Neurologue américain. Alors que la crise de la vache folle n'était pas encore retombée, le soixante-seizième prix Nobel de physiologie ou médecine a été attribué en octobre 1997 à Stanley Prusiner, auteur de la seule théorie proposée à ce jour pour rendre compte d'un certain nombre de particularités, et notamment de la transmissibilité des encéphalopathies spongiformes, maladies neurologiques fatales touchant l'homme et divers mammifères supérieurs.

C'est en 1972, après la mort de l'un de ses patients atteint de maladie de Creutzfeldt-Jakob, que Prusiner commence ses travaux. Toutes les encéphalopathies spongiformes se caractérisent par des dépôts d'une protéine dite prion dans le cerveau des malades. Mais la question étiologique est difficile, puisque l'on connaît des formes familiales de ces maladies aussi bien que des cas sporadiques. Dans les premières, l'existence de mutations du gène codant la protéine prion sera démontrée dans les familles atteintes. Dans les secondes, un agent infectieux sera mis en cause par Carleton Gajdusek chez des indigènes de Nouvelle-Guinée frappés d'une encéphalopathie spécifique, le kuru.

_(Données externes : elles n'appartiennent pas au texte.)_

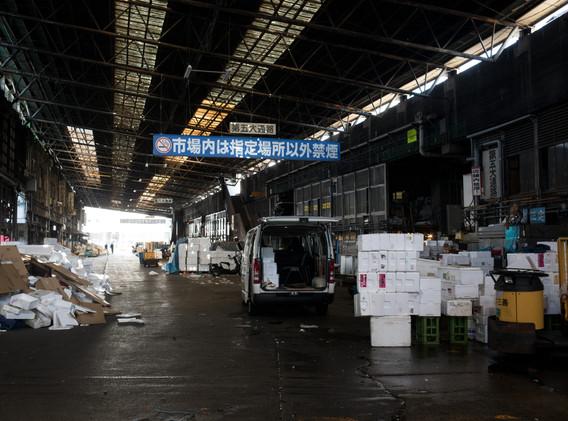 Tsukiji.7.jpg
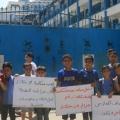 الأطفال خلال الوقفة الاحتجاجية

L'hypothèse infectieuse de Gajdusek, qui lui vaudra le prix Nobel en 1976, se confirmera malheureusement dans le courant des années 1980 avec la contamination accidentelle de patients traités par hormone de croissance extraite d'hypophyses de sujets infectés. Toutefois, faute d'avoir identifié l'agent, on n'évoque encore qu'un infra-virus.

Prusiner, lui, a proposé que la protéine prion soit elle-même l'agent infectieux. La transmissibilité de la maladie de Creutzfeldt-Jakob par des extraits cérébraux débarrassés de tout ADN ou ARN ayant été démontrée expérimentalement chez l'animal, l'hypothèse d'un virus, agent contenant nécessairement un acide nucléique, devenait problématique. Des études structurales ayant par ailleurs révélé des différences de conformation tridimensionnelle entre la protéine prion retrouvée dans le cerveau de malades (organisée en feuillets bêta) et la protéine prion normale (organisée en hélices alpha), Prusiner a élaboré un modèle selon lequel la protéine anormale, lorsqu'elle infecte les cellules d'un autre organisme, peut convertir les protéines prions qui continuent d'être synthétisées en nouvelles protéines anormales. Comme celles-ci sont résistantes à la dégradation, le modèle rend effectivement compte de la multiplication et de l'accumulation de l'agent infectieux protéique dans le cerveau des malades.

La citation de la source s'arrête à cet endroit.